Long-horizon agent management is exactly the workload Anthropic shipped to public beta last week with Multiagent Orchestration + Outcomes (the grader-in-its-own-context architecture), and the same problem space Signadot's `/signadot-validate` skill targets for Kubernetes deploys (per-agent sandboxes with routing-key isolation). The pattern across all of these: frontier-lab agent products are mostly bottlenecked on memory and state, not on raw model capability. Andon Labs' value as an eval team is naming this constraint with specific dollar losses across multiple labs — Anthropic Project Vend, now Google Gemini Café-Faire. Expect similar results when someone runs the same shape against GPT-5.5, Llama, DeepSeek. The diagnosis is consistent with what Anthropic's own "Dreaming" memory-curation feature (announced at Code with Claude 2026) is trying to solve. The cycle going forward is predictable: Andon Labs runs eval, finds context-window failure, frontier labs ship a memory/dreaming/agent-state product, next eval rerun, repeat. The interesting open question is whether persistent agent memory can be solved with retrieval + structured logs, or whether it requires architectural changes — state tokens, neural memory modules, true long-context windows that don't degrade.

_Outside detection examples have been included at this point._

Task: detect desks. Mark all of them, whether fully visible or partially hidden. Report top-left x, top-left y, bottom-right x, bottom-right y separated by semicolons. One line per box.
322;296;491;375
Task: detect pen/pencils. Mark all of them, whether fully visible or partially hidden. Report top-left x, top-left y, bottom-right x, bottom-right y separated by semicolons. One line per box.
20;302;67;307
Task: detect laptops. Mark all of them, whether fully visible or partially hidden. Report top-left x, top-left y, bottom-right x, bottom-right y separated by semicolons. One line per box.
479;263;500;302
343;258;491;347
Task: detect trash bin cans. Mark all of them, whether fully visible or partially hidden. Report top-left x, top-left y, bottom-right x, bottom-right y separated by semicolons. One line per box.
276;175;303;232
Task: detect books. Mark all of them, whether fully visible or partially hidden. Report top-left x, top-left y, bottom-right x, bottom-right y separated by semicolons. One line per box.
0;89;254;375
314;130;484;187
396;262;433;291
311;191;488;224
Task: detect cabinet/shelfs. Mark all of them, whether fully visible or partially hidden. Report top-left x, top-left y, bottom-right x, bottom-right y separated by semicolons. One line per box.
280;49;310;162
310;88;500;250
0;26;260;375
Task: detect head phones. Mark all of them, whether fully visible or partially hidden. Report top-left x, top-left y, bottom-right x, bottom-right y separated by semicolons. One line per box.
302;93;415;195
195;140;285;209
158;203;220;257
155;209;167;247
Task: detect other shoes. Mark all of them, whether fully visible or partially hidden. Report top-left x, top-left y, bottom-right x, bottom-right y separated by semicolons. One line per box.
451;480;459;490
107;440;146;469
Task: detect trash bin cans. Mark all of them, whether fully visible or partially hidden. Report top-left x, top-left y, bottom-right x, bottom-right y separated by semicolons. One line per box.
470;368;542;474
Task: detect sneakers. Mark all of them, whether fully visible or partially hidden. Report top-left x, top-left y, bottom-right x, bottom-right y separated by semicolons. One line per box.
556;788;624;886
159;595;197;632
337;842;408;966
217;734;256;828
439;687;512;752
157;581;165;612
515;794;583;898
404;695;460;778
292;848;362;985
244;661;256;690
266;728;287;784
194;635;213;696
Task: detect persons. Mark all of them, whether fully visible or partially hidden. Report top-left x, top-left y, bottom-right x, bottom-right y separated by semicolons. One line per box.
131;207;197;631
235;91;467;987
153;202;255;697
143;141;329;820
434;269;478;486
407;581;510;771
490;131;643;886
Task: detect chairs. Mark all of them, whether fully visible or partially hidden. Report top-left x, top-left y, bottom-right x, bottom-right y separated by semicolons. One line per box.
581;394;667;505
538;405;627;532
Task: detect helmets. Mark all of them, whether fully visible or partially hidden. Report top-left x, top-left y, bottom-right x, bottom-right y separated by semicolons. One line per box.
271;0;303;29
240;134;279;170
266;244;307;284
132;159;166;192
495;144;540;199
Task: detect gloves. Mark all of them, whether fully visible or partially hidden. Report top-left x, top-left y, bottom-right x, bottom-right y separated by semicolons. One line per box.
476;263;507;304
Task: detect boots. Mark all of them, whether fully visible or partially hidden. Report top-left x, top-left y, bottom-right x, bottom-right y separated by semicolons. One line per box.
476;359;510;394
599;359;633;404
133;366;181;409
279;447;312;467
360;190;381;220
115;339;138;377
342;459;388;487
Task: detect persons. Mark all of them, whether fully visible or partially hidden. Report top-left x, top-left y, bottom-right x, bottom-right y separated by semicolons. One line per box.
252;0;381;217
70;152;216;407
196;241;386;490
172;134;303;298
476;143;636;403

Andon Labs is establishing itself as the agent-eval equivalent of what METR has become for autonomous-research evals — running long-horizon real-world tests at frontier-lab scale and publishing legible failure modes with dollar figures attached. For anyone shipping an agent product in production right now: budget for an Andon-Labs-style failure (your agent will forget past actions and repeat them) and build durable state outside the agent's context window — a structured ledger, a memory store, a database the agent has to read from before deciding. For the broad audience: "AI is going to run businesses" is the marketing pitch; "AI orders 6,000 napkins because it forgot it bought 4,000 last week" is the substance. Café-Faire is more useful as a benchmark than as a story. The $10,300 loss number is going to get cited a lot.